• Alıştırma:
Seferihisar depremi ve deprem hazırlığı üzerine olan metni iki cümleyle özetleyin.

• Metin Alıntısı:
İMO İzmir Şube Başkanı: Depreme karşı adım atılmadığı gibi imar affı çıkarıldı
İMO İzmir Şube Başkanı Eylem Ulutaş Ayatar, hükümetin deprem konusunda atması gereken adımları atmadığı gibi üstüne bir de imar affı çıkardığına dikkat çekti.
Fotoğraf: AA
Meltem AKYOL
İstanbul
İzmir Seferihisar’da yaşanan deprem, gerçekliğimizi bir kez daha yadsınamaz ve ertelenemez bir şekilde önümüze koydu: Türkiye bir deprem ülkesi… Peki bu gerçek bu kadar net biliniyor olmasına rağmen neden her defasında aynı senaryoyu yaşıyoruz. Dere yatağına yapılan binalar, yapılmayan denetimler, imar izinleri, yıkılan binalar, enkaz altında kalan canlar… Depremin olacağını biliyorsak neden hazırlıklı değiliz? Bütün bu soruları Türk Mühendis ve Mimar Odaları Birliğine (TMMOB) bağlı İnşaat Mühendisleri Odası (İMO) İzmir Şube Başkanın Eylem Ulutaş Ayatar’a sorduk.
Depremin hemen ardından bir heyet oluşturarak bölgede incelemelerde bulunduklarını söyleyen Ayatar, önümüzdeki günlerde ön inceleme raporu hazırlayacaklarını söyledi. Oda olarak kriz merkezi kurduklarını söyleyen Ayatar, “Hasar tespiti için deneyimli üyelerimiz var. Çevre ve Şehircilik Bakanlığı ile koordineli çalışacaklar. En net veriyi raporumuzla ortaya koyacağız” dedi.
‘ARTIK KONUŞMANIN ÖTESİNE GEÇMEMİZ LAZIM’
İzmir ve İstanbul başta olmak yer bilimcilerin yaptığı uyarılara dikkat çeken Ayatar, “Deprem olacağını herkes biliyor. Biz de her deprem döneminde bunu konuşuyoruz. Artık bunun bir adım ötesine gitmemiz lazım. Niye sokaktayız bugün? Binalarımıza güvenmediğimiz için. O zaman bu binaların depreme dayanıklı olup olmadığının tespitinin yapılması lazım. Hangi binada sorun var, hangi bina ne kadar dayanır, bunu bilmemiz lazım” dedi.

• Kayıt Kümesi:
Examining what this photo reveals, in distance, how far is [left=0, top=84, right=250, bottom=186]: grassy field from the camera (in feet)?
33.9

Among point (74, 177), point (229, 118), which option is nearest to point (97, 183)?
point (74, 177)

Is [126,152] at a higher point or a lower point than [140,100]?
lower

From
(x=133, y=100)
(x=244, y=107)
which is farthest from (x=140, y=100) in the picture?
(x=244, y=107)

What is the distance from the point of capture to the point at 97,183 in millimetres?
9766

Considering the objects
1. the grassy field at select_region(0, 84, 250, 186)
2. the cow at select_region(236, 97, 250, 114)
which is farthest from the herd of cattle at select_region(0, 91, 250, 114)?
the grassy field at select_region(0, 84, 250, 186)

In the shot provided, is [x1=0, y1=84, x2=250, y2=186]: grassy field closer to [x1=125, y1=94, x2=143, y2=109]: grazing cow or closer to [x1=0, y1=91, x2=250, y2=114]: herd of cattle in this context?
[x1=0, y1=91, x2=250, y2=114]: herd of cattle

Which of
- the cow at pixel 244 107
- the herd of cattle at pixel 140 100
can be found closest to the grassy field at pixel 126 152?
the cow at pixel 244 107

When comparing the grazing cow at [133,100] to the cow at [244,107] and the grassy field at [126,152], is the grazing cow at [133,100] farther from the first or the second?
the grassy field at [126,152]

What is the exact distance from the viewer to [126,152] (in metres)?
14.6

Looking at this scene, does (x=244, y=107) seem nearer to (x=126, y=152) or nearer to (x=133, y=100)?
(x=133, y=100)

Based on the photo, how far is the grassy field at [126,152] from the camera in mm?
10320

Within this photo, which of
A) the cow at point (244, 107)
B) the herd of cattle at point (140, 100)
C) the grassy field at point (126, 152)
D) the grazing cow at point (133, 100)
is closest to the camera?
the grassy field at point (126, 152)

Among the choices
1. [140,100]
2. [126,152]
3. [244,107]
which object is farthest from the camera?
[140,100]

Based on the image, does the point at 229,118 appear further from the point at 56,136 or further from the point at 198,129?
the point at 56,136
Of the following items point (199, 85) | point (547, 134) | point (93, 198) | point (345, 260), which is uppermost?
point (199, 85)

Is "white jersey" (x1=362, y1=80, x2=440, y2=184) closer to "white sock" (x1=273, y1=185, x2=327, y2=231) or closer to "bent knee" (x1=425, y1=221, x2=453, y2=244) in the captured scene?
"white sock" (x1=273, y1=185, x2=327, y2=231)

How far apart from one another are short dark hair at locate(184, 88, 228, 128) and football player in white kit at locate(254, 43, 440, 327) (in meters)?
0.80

• Çözüm Aşağıda:
İMO İzmir Şube Başkanı Eylem Ulutaş Ayatar, hükümetin deprem konusunda atması gereken adımları atmadığını, üstüne bir de imar affı çıkardığını söyledi. Ayatar, depremin ardından bir heyetle bölgede inceleme yaptıklarını ve ön inceleme raporu hazırlayacaklarını belirterek binaların depreme dayanıklı olup olmadığının tespit edilmesi gerektiğini vurguladı.